*** SECCIÓN DEL DOCUMENTO ***

El asalto al Cuartel de la Montaña, hoy desaparecido, provocó en apenas unas horas entre ciento cincuenta y novecientos muertos, según la fuente a la que se acuda. Y el joven Morcillo estuvo allí para verlo. «Se notaba que el oficial tenía unas ganas enormes de tomar el cuartel y acabar con la República», subraya. En aquel momento no salieron a relucir los nombres de Franco, Emilio Mola, Joaquín Fanjul ni de ninguno de los otros generales implicados en el golpe de Estado. Nuestro protagonista tampoco se quedó a averiguarlo, puesto que, escandalizado ante las órdenes que acababa de recibir y comprometido «ideológicamente con el bando contrario», se marchó de allí corriendo para intentar frenarlo.
Aunque en un primer momento no estaba claro quién era el encargado de dirigir la sublevación en este importante enclave de la capital —en principio había sido designado el general Villegas—, fue Fanjul quien se presentó allí, el 19 de julio, vestido de paisano y acompañado de su hijo Juan Manuel. Camino de su casa en la calle Ferraz, Morcillo interrumpió a un grupo de conocidos que se encontraban en un bar para anunciarles lo que le había pasado y lo que le había pedido su oficial. Dos de ellos le acompañaron de inmediato a la sede del Partido Comunista para informar a sus responsables de lo que estaba a punto de suceder y, de allí, se marchó corriendo al Ministerio de la Guerra. «Cuando llegué creo que ya habían tomado medidas, porque allí no había más que soldados», relató a ABC en 2011.

***

EJERCICIO A:
Responde a estas preguntas sobre el texto del asalto al Cuartel de la Montaña:
(i) ¿Entre qué cifras de muertos sitúa el texto el saldo del asalto, según la fuente consultada?
(ii) ¿Qué general había sido designado en principio para dirigir la sublevación en el cuartel?
(iii) ¿En qué año relató Morcillo a ABC lo que encontró al llegar al Ministerio de la Guerra?

*** DATOS DEL EJERCICIO ***

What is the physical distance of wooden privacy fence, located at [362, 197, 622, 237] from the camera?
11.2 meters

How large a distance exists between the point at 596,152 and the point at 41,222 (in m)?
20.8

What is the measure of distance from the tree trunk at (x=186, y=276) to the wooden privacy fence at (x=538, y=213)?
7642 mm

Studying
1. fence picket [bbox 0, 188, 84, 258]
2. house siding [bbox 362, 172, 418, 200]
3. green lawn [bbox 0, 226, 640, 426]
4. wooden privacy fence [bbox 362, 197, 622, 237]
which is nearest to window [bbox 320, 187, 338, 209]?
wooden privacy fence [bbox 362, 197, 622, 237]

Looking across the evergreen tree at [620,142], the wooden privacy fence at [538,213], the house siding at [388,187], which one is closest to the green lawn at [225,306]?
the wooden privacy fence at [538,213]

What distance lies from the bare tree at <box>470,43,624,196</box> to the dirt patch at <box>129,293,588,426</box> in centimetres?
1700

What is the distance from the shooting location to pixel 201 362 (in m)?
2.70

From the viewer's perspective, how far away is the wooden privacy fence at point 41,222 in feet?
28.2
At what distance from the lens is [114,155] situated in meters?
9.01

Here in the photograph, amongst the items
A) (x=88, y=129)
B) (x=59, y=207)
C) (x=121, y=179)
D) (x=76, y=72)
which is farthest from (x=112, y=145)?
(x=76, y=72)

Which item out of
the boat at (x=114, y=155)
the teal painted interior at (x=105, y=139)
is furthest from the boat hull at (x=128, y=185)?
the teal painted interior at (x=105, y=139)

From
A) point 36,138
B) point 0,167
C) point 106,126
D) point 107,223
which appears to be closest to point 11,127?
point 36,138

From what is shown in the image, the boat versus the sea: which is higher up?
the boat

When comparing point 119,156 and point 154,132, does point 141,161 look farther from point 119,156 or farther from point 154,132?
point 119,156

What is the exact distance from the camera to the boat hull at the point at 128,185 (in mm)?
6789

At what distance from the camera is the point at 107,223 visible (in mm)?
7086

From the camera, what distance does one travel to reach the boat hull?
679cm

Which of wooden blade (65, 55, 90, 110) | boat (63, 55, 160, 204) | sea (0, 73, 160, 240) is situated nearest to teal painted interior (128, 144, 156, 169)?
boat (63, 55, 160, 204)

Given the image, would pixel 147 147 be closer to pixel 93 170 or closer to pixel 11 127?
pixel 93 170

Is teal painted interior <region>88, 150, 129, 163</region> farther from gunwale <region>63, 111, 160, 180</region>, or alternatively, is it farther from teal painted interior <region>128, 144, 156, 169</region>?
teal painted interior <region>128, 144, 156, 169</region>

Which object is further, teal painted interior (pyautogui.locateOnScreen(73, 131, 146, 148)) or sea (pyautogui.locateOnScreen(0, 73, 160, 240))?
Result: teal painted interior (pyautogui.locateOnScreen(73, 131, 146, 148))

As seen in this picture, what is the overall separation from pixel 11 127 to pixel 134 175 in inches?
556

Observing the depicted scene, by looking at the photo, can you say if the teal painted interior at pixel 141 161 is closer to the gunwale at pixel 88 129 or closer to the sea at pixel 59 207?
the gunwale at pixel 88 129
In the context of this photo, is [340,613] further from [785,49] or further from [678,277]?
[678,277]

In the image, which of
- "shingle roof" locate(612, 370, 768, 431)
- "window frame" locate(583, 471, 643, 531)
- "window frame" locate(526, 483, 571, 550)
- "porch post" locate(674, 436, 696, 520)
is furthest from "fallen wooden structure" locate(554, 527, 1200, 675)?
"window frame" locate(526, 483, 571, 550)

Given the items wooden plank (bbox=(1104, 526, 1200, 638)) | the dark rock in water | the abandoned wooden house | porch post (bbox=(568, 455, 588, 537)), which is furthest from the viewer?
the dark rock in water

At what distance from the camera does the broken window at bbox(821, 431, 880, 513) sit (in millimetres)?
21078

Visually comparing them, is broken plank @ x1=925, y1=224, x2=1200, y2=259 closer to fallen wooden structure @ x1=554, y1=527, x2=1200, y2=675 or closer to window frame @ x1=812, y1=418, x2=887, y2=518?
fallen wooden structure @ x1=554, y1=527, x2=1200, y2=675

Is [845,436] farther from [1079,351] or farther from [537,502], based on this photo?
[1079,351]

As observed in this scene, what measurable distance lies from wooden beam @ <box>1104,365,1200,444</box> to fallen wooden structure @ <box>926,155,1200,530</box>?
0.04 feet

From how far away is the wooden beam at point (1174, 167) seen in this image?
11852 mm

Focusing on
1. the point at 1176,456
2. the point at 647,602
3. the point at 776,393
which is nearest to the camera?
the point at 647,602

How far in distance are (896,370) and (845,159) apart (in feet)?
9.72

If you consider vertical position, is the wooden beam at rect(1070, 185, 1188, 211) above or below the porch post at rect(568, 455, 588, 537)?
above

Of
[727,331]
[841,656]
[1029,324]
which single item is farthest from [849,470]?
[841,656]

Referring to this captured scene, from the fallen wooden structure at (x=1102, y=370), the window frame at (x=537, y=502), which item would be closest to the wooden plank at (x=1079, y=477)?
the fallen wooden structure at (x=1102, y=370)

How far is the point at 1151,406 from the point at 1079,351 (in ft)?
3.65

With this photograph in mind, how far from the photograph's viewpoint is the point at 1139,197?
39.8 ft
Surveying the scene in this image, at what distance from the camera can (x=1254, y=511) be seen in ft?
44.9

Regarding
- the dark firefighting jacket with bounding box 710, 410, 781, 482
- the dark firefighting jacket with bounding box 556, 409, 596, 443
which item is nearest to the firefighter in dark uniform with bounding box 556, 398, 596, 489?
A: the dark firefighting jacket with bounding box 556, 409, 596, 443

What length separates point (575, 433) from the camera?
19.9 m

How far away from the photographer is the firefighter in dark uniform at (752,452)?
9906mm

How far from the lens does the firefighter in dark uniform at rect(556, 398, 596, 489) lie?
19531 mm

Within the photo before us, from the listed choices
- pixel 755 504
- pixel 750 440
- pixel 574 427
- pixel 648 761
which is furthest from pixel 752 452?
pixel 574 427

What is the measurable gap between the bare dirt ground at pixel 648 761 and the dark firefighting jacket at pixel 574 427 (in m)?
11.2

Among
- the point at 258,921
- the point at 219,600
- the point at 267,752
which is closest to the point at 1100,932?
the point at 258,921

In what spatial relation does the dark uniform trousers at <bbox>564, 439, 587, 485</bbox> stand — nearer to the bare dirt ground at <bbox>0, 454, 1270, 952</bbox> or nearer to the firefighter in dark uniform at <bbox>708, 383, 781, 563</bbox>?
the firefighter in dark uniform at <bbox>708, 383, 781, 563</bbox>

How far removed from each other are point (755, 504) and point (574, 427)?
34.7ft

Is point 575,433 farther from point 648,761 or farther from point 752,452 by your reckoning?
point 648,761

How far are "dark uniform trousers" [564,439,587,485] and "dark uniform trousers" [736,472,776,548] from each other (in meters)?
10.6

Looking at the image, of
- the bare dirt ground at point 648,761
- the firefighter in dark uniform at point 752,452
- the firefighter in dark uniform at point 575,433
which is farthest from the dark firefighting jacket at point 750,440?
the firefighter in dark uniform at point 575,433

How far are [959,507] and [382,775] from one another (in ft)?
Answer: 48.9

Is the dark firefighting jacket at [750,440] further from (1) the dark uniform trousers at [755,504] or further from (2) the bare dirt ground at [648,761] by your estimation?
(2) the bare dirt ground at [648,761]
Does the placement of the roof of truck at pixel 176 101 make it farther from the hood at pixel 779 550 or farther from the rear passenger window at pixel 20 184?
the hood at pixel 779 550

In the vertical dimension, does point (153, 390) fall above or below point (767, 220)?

***

EJERCICIO B: Indica cuántas líneas de los registros contienen la palabra "roof". Escribe únicamente el número.

RESPUESTA ESCRITA A:
(i) Entre ciento cincuenta y novecientos muertos.
(ii) El general Villegas.
(iii) En 2011.

RESPUESTA ESCRITA B: 2